Review: You Can’t See Me, by Eva Bjorg AEgisdottir

P U B L I C AT I O N DATE: 6
th JULY 2023
PA PE RB AC K O R I G I N A L | £9.99 | ORE N DA BOOKS

The wealthy, powerful Snæberg clan has gathered for a family reunion at a futuristic hotel set amongst the dark lava flows of Iceland’s remote Snæfellsnes peninsula.

Petra Snæberg, a successful interior designer, is anxious about the event, and her troubled teenage daughter, Lea, whose social media presence has attracted the wrong kind of followers. Ageing carpenter Tryggvi is an outsider, only tolerated because he’s the boyfriend of Petra’s aunt, but he’s struggling to avoid alcohol because he knows what happens when he drinks … Humble hotel employee, Irma, is excited to meet this rich and famous family and observe them at close quarters … perhaps too close…

As the weather deteriorates and the alcohol flows, one of the guests disappears, and it becomes clear that there is a prowler lurking in the dark.

But is the real danger inside … within the family itself?

My Review

Thanks to Anne for organising this blog tour, and to the rest of the team at Orenda for my copy of this book. Yes, I have got the Goldsboro Books hardback on pre-order. Obviously! I have all of the Forbidden Iceland books in hardback and I see no reason not to add this one to my collection.

This book is set in the winter before Elma returns to Akranes. It features Saevar and Hordur, her future colleagues, investigating a death at a remote hotel. But the story is really about the fabulously wealthy Snaeburg clan, gathered for a family reunion at the hotel. Someone has died, but who? And why?

The story is told from the perspectives of Petra Snaeburg, and her teenaged daughter Lea; Tryggvi, Petra’s Aunt Oddny’s partner; Irma, a hotel employee, and Saevar, the detective. We follow the Snaeburg’s over their weekend, and interspersed in Saevar’s investigation.

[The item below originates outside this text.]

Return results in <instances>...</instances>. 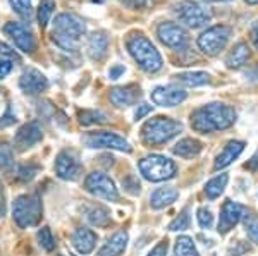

We learn the family’s secrets and their desperation that no one outside the family should ever find out, including the police.

The opening scene sets the reader up to believe a woman will be murdered in the snow. It’s not at all what you think. They may not even be a murder, although events in the past precipitate a death. There is some resolution for the characters who survive, the answer to a decades old mystery and release for those who are haunted by it, although not for Saevar.

I kept thinking it must be this character who dies and that one commits the murder, then I thought it must be someone else, and then someone else again. And I was wrong every time. So much glorious misdirection and confusion! The complex twisting of the plot lines together, introducing one character after another and the revelation of their past connections, and the motivations for their actions, kept me thoroughly intrigued and entertained.

The characters of Lea, Petra and Irma are really clear and others come through from their interactions with them, especially Victor, Ester and Steffy, although Tryggvi is a bit less clear; he has his secrets and keeps things to himself even when the story is written from his perspective. He sees and understands things as an outsider in the family. It’s only as events come to a head that he realises he has a connection with them that no one knows; an terrible anniversary that haunts him and drives him to drink.

The steadily worsening weather and increasingly bad behaviour of the Snaeburg family mirrors the tension building between the various characters, while the reader is left grasping for answers every time the book moves between the events in the hotel and the investigation. Nothing is quite what it seems and the tension ramps up, barely letting go until we get some answers.

As ever the writing is skilful, and I think the author might be getting better with practice. I’m not being snarky or anything, I genuinely think this book is better written than the first book by Eva Bjorg Aegisdottir that I read, Girls Who Lie, in 2021, and I liked that one so much I read the first book in the series, The Creak On The Stairs later the same year(I missed out on the blog tour for that one in 2020, did an extract post instead). I’ve also read book three, Night Shadows, from 2022. They’re all good. Highly recommend the series if you’re into Icelandic Noir.


ABOUT EVA BJÖRG ÆGISDÓTTIR

Born in Akranes in 1988, Eva Björg Ægisdóttir studied for an MSc in globalisation in Norway before returning to Iceland to write her first novel. Combining writing with work as a stewardess and caring for her children, Eva finished her debut thriller The Creak on the Stairs, which was published in 2018. It became a bestseller in Iceland, going on to win the Blackbird Award. Published in English by Orenda Books in 2020, it became a digital number-one bestseller in three countries, was shortlisted for the Capital Crime/Amazon Publishing Awards in two categories and won the CWA John Creasey Dagger in 2021. Girls Who Lie, the second book in the Forbidden Iceland series was shortlisted for the Petrona Award and the CWA Crime in Translation Dagger, and Night Shadows followed suit. With over 200,000 copies sold in English alone, Eva has become one of Iceland’s – and crime fiction’s – most highly regarded authors. She lives in Reykjavik with her husband and three children.